ADOS AF Statement on Supreme Court’s Race Conscious Admissions Decision

ADOS Advocacy Foundation
2 min readJul 3, 2023

While the Supreme Court’s decision to end race conscious admissions policies in higher education contains certain attitudes and beliefs about the apparent needlessness of providing greater opportunity to groups who have suffered discrimination — a view wholly antithetical to our own — the American Descendants of Slavery (ADOS) Advocacy Foundation is encouraged by the Justices’ discussion of the differences in experience that make up the Black category, and how affirmative action policies have failed to make relevant distinctions between them.

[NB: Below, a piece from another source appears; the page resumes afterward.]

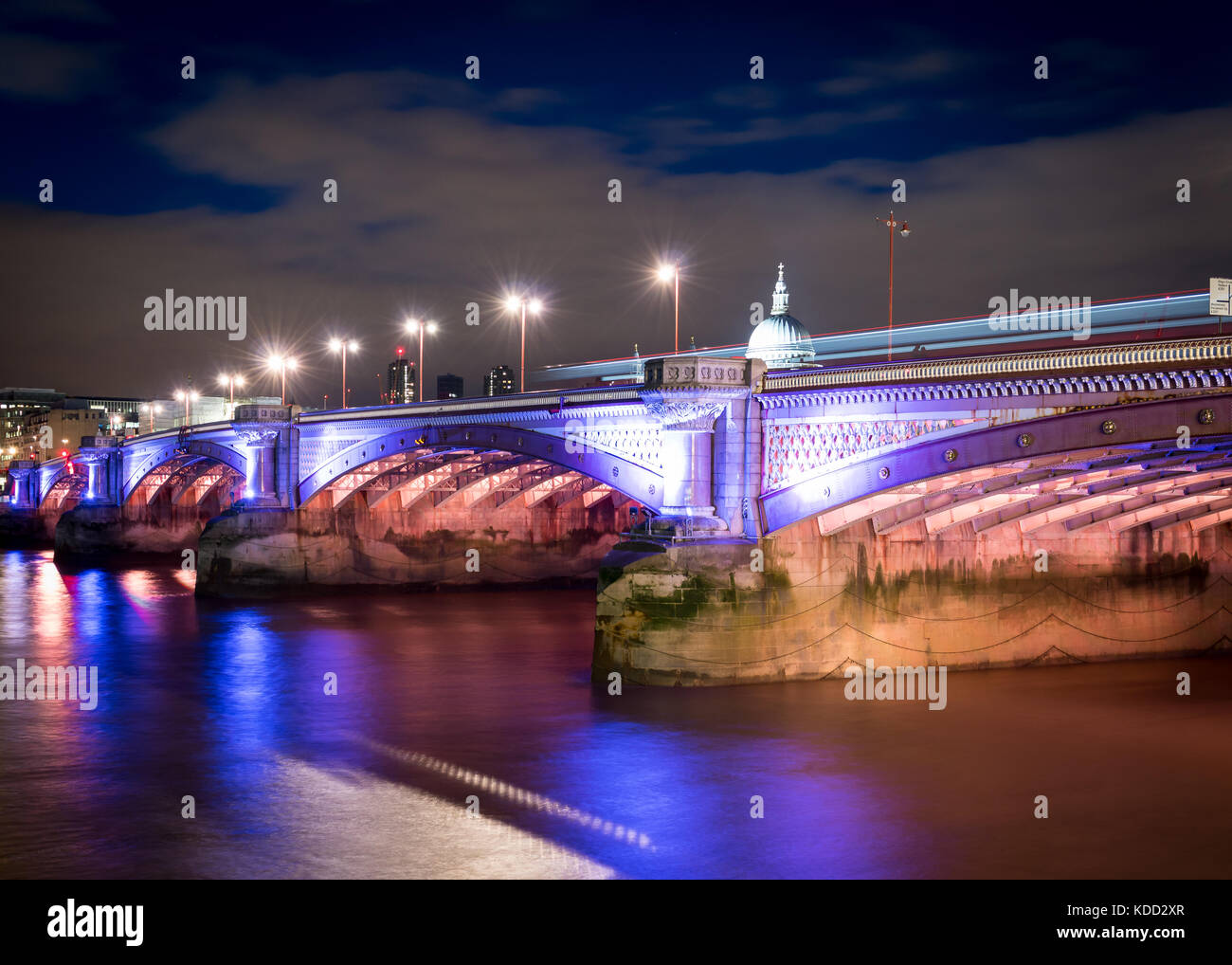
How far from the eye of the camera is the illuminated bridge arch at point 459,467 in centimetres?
3350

As Justice Thomas writes in his opinion, “All racial groups are heterogeneous, and blacks are no exception — encompassing northerners and southerners, rich and poor, and recent immigrants and descendants of slaves.” Indeed it was that latter group, the descendants of slaves, for whom affirmative action policy was originally developed; to proffer assistance owing to what Lyndon Johnson referred to as the “heritage” of “centuries of oppression and persecution” that our group has suffered on American soil and which still today so profoundly constrains our access to the country’s myriad opportunities.

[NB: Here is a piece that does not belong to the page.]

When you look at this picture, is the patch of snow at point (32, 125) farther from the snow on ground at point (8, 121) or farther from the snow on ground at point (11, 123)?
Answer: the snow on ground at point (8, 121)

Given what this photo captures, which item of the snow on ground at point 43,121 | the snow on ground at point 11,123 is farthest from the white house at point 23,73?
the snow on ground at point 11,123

And so it is regrettable that the set of policies aimed at meliorating that distinct disadvantage have instead become applicable to any minority member, regardless of his or her connection to that baleful institution. As Justice Gorsuch writes, “‘Black or African American’ covers everyone from a descendant of enslaved persons who grew up poor in the rural South, to a first-generation child of wealthy Nigerian immigrants, to a Black-identifying applicant with multiracial ancestry whose family lives in a typical American suburb.” It is the relative disadvantage, conditioned by the lineage of the descendant of enslaved persons, that affirmative action is meant to help overcome. The effect of race-conscious policy today in a rapidly diversifying America, however, undermines that intent and denies us our particular identity and experience.

When asked for comment on the decision, Yvette Carnell, president and CEO of the ADOS Advocacy Foundation said, “For too long this country has been dishonest about which groups were most oppressed, for how long, as well as about the impact that oppression has had and continues to have on the descendants of chattel slavery.” She continued, “We see this decision by the Supreme Court as an opportunity to prosecute the case for specificity when it comes to who will benefit from policies that seek to offer measures of redress for slavery and its vestiges, both with particular respect to college admissions, as well as more broadly.”

Moving forward, the ADOS Advocacy Foundation remains ready to collaborate with policymakers, educational institutions, and employers to ensure that these policies are implemented with due consideration and that they fulfill the aim of helping break down the unique barriers created by the historic injustices of slavery and its legacy.